** Extrait du document **

>>

Dans leur rapport révélé par l’Obs et consulté par Libération, daté du 13 janvier, les médecins belges affirment sur ce point que «les éléments du dossier ne répondent pas aux critères médico-légaux reconnus d’une asphyxie positionnelle». Les experts soutiennent en revanche que «l’intervention dans le processus létal d’une période d’asphyxie par contrainte physique ne peut être écartée», évoquant ainsi les gestes d’interpellation des gendarmes. A propos de l’intervention de ces derniers au moment de l’interpellation de la victime, les experts estiment que la procédure d’immobilisation employée «ne semble pas particulièrement agressive, mais n’est pas particulièrement prudente non plus».
Les médecins belges considèrent aussi qu’Adama Traoré était, avant son interpellation, dans un état de faiblesse à cause d’«un coup de chaleur à l’effort» : «Notre opinion est en définitive que M. Adama Traoré a très vraisemblablement développé un coup de chaleur en situation d’activité physique relativement brève mais intense dans des circonstances de stress adrénergique et de chaleur atmosphérique.»
Le diagnostic du coup de chaleur invalide la thèse de l’hyperthermie maligne avancée par les avocats des gendarmes comme étant l’une des causes de la mort d’Adama Traoré. Pour l’étayer, la défense se référait notamment à la température de la victime prise deux heures après son décès (évaluée à 39,2°C un jour de canicule) et sur le témoignage du témoin chez qui il s’est réfugié. Le rapport assure qu’une hyperthermie maligne «n’est pas un diagnostic à évoquer dans les circonstances du présent dossier, étant un terme à réserver à des circonstances d’utilisation d’anciens agents anesthésiques et éventuellement de certaines administrations médicamenteuses».
Développant la notion médicale de coup de chaleur, ces derniers estiment que «l’évolution péjorative» de cet état «a été inhabituellement rapide mais reste plausible en raison notamment de la contribution à une hypoxie [un manque d’oxygène dans le sang, ndlr] de manœuvres momentanées de contrainte et dans une plus faible mesure d’états pathologiques sous-jacents». Le rapport précise en outre que «sans l’application de ces manœuvres de contrainte, on peut penser que M. Traoré n’aurait pas présenté l’évolution dramatique constatée ensuite. L’évolution d’un coup de chaleur à l’exercice est en effet habituellement moins brutale que celle décrite chez lui et sa létalité générale ne dépasserait pas 10 à 15%», estiment les experts, qui ne manquent pas de soulever la complexité du dossier.

<<

** Ensemble de tâches **
1) Dans l'extrait sur le rapport d'expertise relatif à la mort d'Adama Traoré, de quand date le rapport des médecins belges ?
2) Mettez à jour l'extrait sur le rapport d'expertise relatif à la mort d'Adama Traoré : reprenez tout ce qui va de «Développant la notion» jusqu'à «complexité du dossier.», en remplaçant «inhabituellement» par «anormalement».
3) Poursuivez l'extrait sur le rapport d'expertise relatif à la mort d'Adama Traoré à partir de sa dernière phrase.

(Données de compréhension de graphiques)
>>

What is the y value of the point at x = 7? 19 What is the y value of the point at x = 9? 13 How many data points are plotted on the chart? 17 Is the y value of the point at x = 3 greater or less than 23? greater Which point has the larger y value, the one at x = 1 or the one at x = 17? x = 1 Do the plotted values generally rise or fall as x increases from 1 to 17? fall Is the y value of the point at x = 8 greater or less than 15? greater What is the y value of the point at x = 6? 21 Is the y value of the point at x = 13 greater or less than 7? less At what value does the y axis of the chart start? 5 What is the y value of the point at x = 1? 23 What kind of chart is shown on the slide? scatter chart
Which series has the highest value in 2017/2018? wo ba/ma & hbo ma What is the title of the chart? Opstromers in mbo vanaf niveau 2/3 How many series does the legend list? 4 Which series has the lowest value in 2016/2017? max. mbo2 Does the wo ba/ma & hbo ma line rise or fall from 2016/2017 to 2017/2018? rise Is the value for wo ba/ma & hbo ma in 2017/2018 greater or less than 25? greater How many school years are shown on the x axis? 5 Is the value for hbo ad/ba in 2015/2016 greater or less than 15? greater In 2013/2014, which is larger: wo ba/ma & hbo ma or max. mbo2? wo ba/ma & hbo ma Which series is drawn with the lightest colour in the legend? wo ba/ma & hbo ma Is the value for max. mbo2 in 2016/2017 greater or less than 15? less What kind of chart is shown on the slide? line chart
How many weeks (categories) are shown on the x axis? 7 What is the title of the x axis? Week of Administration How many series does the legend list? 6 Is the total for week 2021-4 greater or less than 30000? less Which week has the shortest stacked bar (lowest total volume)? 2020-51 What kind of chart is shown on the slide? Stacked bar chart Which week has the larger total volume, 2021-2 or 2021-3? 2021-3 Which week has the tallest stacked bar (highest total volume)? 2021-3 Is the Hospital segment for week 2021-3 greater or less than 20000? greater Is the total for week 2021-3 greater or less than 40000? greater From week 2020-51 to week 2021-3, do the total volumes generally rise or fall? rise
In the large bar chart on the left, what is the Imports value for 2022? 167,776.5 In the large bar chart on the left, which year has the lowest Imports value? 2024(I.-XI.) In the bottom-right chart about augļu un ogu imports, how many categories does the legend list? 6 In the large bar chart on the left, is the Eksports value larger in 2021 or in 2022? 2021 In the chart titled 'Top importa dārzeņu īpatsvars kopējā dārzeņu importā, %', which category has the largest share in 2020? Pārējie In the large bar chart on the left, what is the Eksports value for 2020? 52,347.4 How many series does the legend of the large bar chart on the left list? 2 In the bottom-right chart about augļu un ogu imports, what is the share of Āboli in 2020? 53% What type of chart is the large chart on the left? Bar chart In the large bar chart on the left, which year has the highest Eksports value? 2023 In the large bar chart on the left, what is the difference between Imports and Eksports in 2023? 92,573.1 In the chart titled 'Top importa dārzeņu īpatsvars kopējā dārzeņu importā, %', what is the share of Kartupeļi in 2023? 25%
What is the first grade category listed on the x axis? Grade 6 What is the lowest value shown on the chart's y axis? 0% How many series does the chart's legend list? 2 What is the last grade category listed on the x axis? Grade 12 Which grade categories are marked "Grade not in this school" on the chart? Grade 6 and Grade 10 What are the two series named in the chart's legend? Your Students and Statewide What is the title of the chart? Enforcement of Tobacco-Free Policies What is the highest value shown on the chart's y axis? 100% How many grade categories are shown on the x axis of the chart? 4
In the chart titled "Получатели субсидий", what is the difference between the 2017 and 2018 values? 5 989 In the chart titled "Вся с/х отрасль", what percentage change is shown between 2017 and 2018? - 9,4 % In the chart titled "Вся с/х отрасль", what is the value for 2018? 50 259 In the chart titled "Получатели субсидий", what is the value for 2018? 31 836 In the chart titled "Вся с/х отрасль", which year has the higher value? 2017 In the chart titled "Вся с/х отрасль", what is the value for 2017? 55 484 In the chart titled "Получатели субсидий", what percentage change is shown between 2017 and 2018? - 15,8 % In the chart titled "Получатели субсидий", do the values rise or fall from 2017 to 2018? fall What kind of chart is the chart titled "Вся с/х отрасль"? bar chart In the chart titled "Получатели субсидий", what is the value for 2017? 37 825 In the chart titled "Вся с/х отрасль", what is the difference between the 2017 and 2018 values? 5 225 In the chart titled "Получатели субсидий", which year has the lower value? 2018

<<

** Réponses aux exercices **
1) Du 13 janvier.

2)
Développant la notion médicale de coup de chaleur, ces derniers estiment que «l’évolution péjorative» de cet état «a été anormalement rapide mais reste plausible en raison notamment de la contribution à une hypoxie [un manque d’oxygène dans le sang, ndlr] de manœuvres momentanées de contrainte et dans une plus faible mesure d’états pathologiques sous-jacents». Le rapport précise en outre que «sans l’application de ces manœuvres de contrainte, on peut penser que M. Traoré n’aurait pas présenté l’évolution dramatique constatée ensuite. L’évolution d’un coup de chaleur à l’exercice est en effet habituellement moins brutale que celle décrite chez lui et sa létalité générale ne dépasserait pas 10 à 15%», estiment les experts, qui ne manquent pas de soulever la complexité du dossier.

3)
La «faible mesure d’états pathologiques sous-jacents» fait référence au fait qu’Adama Traoré souffrait de drépanocytose, une maladie génétique associée à une pathologie rare, la sarcoïdose. En 2018, un premier collège d’experts avait retenu ces maladies parmi les causes principales de l’asphyxie du jeune homme. Des conclusions balayées dans un premier temps par les médecins de la famille et désormais par cette ultime expertise.
«Les gestes réglementaires opérés par les trois gendarmes l’ont été au regard de la rébellion d’Adama Traoré», ont réaffirmé lundi leurs avocats, Rodolphe Bosselut, Pascal Rouiller et Sandra Chirac Kollarik. «Ces trois agents étaient dans l’ignorance la plus complète des antécédents médicaux de cet homme et de ce qui pouvait s’être produit physiologiquement pour lui» avant leur arrivée sur les lieux.
«Cette expertise ordonnée par les juges corrobore les deux expertises indépendantes qui mettent en avant le plaquage ventral comme cause de la mort, réagi de son côté maître Yassine Bouzrou, avocat de la famille Traoré. C’est donc une avancée importante.»
Dans leur rapport, les médecins s’interrogent aussi sur les déclarations des gendarmes sur l’état d’Adama Traoré dans les instants qui ont suivi son menottage. Les militaires avaient déclaré, au cours de l’enquête, que le jeune homme avait pu marcher jusqu’au véhicule des gendarmes et que les premiers signes de malaise avaient été observés seulement au cours du trajet de quelques minutes jusqu’à la caserne. «On peut légitimement nourrir un doute sérieux sur l’état de monsieur Traoré tel qu’il est décrit [par les gendarmes, ndlr] au sortir de l’appartement et se poser la question de sa situation réelle durant le transport», écrivent-ils. Cette analyse pourrait donc relancer les charges de non-assistance à personne en danger qui pèsent sur les gendarmes.